Gezi Davası’nda verilen hapis cezalarına yönelik tepkiler gazetelerde geniş yer buldu.
27.04.2022
Birgün gazetesi manşetinde, “Gezi’nin düşleri dimdik ayakta” başlıklı habere yer verdi. Haberde şöyle denildi:
“Gezi davasında 8 kişiye verilen yüksek cezalara tepki yağdı. Ülkenin dört bir yanında ‘Gezi Yargılanamaz’ diyen binlerce yurttaş sokaklara döküldü. Demokratik kitle örgütleri ve meslek odaları da kararın siyasi olduğunu hatırlatarak ‘mücadeleye devam’ mesajı verdi. Haziran isyanı, Erdoğan’ın karşısına dikilen en büyük toplumsal güç oldu. AKP’nin korkusu hâlâ taze. Bu yargılama ile iktidar, Gezi’nin rövanşını almak isterken ülkeyi baskı ortamında seçime hazırlamaya çalışıyor.

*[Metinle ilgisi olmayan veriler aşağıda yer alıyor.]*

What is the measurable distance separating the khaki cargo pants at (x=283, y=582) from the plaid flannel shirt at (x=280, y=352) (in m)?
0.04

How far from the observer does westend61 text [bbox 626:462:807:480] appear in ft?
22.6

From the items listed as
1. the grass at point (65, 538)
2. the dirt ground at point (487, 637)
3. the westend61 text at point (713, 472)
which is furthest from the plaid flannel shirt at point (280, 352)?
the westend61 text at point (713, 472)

Türkiye’nin dört bir yanında, milyonlarca yurttaş ‘Gezi’yi Savunuyoruz’ diyerek tepki gösterdi. Ceza alanlara destek veren yurttaşlar, İstanbul’da Taksim Dayanışması’nın çağrısıyla Taksim İpek Sokak’ta bulunan TMMOB Makina Mühendisleri Odası İstanbul Şubesi’nin önünde bir araya geldi. AKP iktidarı ve Gezi sanıklarına ceza yağdıran direnişçiler, mücadeleye devam edileceğini vurguladı. Karara birçok siyasi partiden ve demokratik kitle örgütünden de tepki yağdı.

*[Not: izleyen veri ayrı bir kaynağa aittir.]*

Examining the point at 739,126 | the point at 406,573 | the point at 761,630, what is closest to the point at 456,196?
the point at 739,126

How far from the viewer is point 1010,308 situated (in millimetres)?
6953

CHP Genel Başkanı Kemal Kılıçdaroğlu, partisinin grup toplantısında her zamankinden daha farklı bir konuşma yaparak Gezi davası kararlarına tepki gösterdi. Yargının bağımsız olmadığına dikkat çeken Kılıçdaroğlu, ‘Kurgulanmış mahkemelerden adalet çıkmaz. Burada görev alan hakimlerin bir kısmı zaten önceden kararlarını vermişler. Verdikleri kararlar kendi özgür iradeleriyle verdikleri kararlar değil, talimatla aldıkları kararlara imza atıyorlar. Gezi nedir… Bizim demokrasi tarihimizde özgürlüğü haykıran gençlerin sesidir aslında. Baskıya isyandır Gezi aslında. Baskı istemiyoruz, kendi ülkemizde özgürce yaşamak istiyoruz diyor gençler. Doğayı koruyalım diyor gençler. Bu kurgulanmış mahkemede, Osman Kavala beraat ettiği bir davadan müebbet hapse mahkum oldu. Çünkü yargı bağımsız değil’ dedi.”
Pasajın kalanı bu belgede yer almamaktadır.